> Task requirements
Return every line of the material exactly.

··· Records provided ···

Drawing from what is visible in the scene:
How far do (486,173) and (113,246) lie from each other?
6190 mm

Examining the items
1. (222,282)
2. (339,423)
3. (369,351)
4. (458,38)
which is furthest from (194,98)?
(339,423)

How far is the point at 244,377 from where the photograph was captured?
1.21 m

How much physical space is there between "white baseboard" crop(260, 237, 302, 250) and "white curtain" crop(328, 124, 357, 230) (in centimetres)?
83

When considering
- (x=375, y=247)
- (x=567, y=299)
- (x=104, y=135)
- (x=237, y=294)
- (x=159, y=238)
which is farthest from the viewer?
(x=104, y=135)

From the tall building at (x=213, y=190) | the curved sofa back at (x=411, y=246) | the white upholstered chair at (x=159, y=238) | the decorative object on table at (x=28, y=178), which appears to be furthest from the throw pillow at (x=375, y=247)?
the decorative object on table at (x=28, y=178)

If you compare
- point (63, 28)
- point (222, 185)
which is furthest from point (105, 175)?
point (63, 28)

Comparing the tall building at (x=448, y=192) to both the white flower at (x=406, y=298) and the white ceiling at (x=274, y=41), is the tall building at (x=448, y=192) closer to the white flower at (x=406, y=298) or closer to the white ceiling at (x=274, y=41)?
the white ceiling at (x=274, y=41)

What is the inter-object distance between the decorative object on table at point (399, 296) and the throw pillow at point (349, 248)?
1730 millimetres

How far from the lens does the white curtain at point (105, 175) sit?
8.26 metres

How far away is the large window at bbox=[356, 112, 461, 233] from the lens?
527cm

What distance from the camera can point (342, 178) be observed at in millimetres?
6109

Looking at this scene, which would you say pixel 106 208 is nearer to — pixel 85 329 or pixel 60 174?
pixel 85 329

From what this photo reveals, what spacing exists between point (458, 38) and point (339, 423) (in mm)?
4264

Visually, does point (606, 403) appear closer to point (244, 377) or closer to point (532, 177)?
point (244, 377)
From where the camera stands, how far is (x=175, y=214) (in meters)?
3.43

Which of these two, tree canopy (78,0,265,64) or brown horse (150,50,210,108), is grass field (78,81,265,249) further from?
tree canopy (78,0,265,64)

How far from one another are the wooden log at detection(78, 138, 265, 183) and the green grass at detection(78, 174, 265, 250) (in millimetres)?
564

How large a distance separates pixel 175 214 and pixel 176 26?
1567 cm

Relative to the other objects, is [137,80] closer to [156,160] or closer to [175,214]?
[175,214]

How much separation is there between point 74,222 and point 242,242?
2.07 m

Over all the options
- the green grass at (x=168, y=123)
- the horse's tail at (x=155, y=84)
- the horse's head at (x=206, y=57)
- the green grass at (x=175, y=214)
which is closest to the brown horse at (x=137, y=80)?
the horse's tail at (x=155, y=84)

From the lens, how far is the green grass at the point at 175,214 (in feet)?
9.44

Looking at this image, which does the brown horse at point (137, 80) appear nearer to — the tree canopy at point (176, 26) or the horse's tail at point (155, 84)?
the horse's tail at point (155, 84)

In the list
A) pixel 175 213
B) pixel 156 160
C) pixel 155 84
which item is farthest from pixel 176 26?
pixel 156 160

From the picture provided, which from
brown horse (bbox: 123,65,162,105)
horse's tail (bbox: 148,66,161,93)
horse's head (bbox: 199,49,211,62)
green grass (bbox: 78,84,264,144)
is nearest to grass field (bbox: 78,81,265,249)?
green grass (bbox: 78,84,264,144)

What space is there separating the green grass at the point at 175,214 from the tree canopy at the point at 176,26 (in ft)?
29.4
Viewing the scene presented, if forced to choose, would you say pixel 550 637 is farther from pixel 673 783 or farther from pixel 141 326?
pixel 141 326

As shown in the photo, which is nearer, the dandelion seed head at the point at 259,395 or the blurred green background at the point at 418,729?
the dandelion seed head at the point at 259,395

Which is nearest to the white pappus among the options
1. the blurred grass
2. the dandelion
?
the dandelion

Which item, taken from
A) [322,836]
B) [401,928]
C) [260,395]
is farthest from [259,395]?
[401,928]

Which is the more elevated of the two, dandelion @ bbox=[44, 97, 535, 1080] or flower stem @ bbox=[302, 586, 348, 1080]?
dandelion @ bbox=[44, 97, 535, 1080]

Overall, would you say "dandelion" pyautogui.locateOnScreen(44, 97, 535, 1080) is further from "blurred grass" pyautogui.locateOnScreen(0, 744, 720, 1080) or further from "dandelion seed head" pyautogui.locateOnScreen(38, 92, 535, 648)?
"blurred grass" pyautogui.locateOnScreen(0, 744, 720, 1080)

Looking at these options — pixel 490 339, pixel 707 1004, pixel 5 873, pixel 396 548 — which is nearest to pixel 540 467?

···

> Exercise response
Drawing from what is visible in the scene:
How far do (486,173) and (113,246) lie from each other?
6190 mm

Examining the items
1. (222,282)
2. (339,423)
3. (369,351)
4. (458,38)
which is furthest from (194,98)?
(339,423)

How far is the point at 244,377 from where the photograph was captured?
1.21 m

How much physical space is there between "white baseboard" crop(260, 237, 302, 250) and "white curtain" crop(328, 124, 357, 230) (in centimetres)?
83

When considering
- (x=375, y=247)
- (x=567, y=299)
- (x=104, y=135)
- (x=237, y=294)
- (x=159, y=238)
which is farthest from the viewer?
(x=104, y=135)

From the tall building at (x=213, y=190) | the curved sofa back at (x=411, y=246) | the white upholstered chair at (x=159, y=238) | the decorative object on table at (x=28, y=178), which appears to be furthest from the throw pillow at (x=375, y=247)?
the decorative object on table at (x=28, y=178)

If you compare
- point (63, 28)
- point (222, 185)
which is furthest from point (105, 175)?
point (63, 28)

Comparing the tall building at (x=448, y=192) to both the white flower at (x=406, y=298) and the white ceiling at (x=274, y=41), is the tall building at (x=448, y=192) closer to the white flower at (x=406, y=298) or closer to the white ceiling at (x=274, y=41)?
the white ceiling at (x=274, y=41)

What is the inter-object distance between the decorative object on table at point (399, 296) and the throw pillow at point (349, 248)?
1730 millimetres

How far from the lens does the white curtain at point (105, 175) sit?
8.26 metres

How far away is the large window at bbox=[356, 112, 461, 233] from the lens?
527cm

What distance from the camera can point (342, 178) be observed at in millimetres?
6109

Looking at this scene, which would you say pixel 106 208 is nearer to — pixel 85 329 or pixel 60 174?
pixel 85 329

From what this photo reveals, what spacing exists between point (458, 38) and point (339, 423) (in mm)?
4264

Visually, does point (606, 403) appear closer to point (244, 377) or closer to point (532, 177)?
point (244, 377)
From where the camera stands, how far is (x=175, y=214) (in meters)?
3.43

Which of these two, tree canopy (78,0,265,64) or brown horse (150,50,210,108), is grass field (78,81,265,249) further from?
tree canopy (78,0,265,64)

How far from one another are the wooden log at detection(78, 138, 265, 183) and the green grass at detection(78, 174, 265, 250) (in millimetres)?
564

How large a distance separates pixel 175 214 and pixel 176 26?
1567 cm

Relative to the other objects, is [137,80] closer to [156,160] or closer to [175,214]?
[175,214]

How much separation is there between point 74,222 and point 242,242?
2.07 m

Over all the options
- the green grass at (x=168, y=123)
- the horse's tail at (x=155, y=84)
- the horse's head at (x=206, y=57)
- the green grass at (x=175, y=214)
which is closest to the brown horse at (x=137, y=80)?
the horse's tail at (x=155, y=84)

From the lens, how far is the green grass at the point at 175,214 (in feet)?
9.44

Looking at this image, which does the brown horse at point (137, 80) appear nearer to — the tree canopy at point (176, 26) or the horse's tail at point (155, 84)?
the horse's tail at point (155, 84)

In the list
A) pixel 175 213
B) pixel 156 160
C) pixel 155 84
which item is farthest from pixel 176 26?
pixel 156 160

From the picture provided, which from
brown horse (bbox: 123,65,162,105)
horse's tail (bbox: 148,66,161,93)
horse's head (bbox: 199,49,211,62)
green grass (bbox: 78,84,264,144)
is nearest to grass field (bbox: 78,81,265,249)?
green grass (bbox: 78,84,264,144)

What space is there separating the green grass at the point at 175,214 from the tree canopy at the point at 176,26 (in ft)?
29.4
Viewing the scene presented, if forced to choose, would you say pixel 550 637 is farther from pixel 673 783 or farther from pixel 141 326?
pixel 141 326

As shown in the photo, which is nearer, the dandelion seed head at the point at 259,395 or the blurred green background at the point at 418,729?
the dandelion seed head at the point at 259,395

Which is nearest to the white pappus among the options
1. the blurred grass
2. the dandelion
?
the dandelion

Which item, taken from
A) [322,836]
B) [401,928]
C) [260,395]
is farthest from [259,395]?
[401,928]

Which is the more elevated of the two, dandelion @ bbox=[44, 97, 535, 1080] or flower stem @ bbox=[302, 586, 348, 1080]?
dandelion @ bbox=[44, 97, 535, 1080]

Overall, would you say "dandelion" pyautogui.locateOnScreen(44, 97, 535, 1080) is further from "blurred grass" pyautogui.locateOnScreen(0, 744, 720, 1080) or further from "dandelion seed head" pyautogui.locateOnScreen(38, 92, 535, 648)?
"blurred grass" pyautogui.locateOnScreen(0, 744, 720, 1080)

Looking at these options — pixel 490 339, pixel 707 1004, pixel 5 873, pixel 396 548 — which is nearest to pixel 540 467?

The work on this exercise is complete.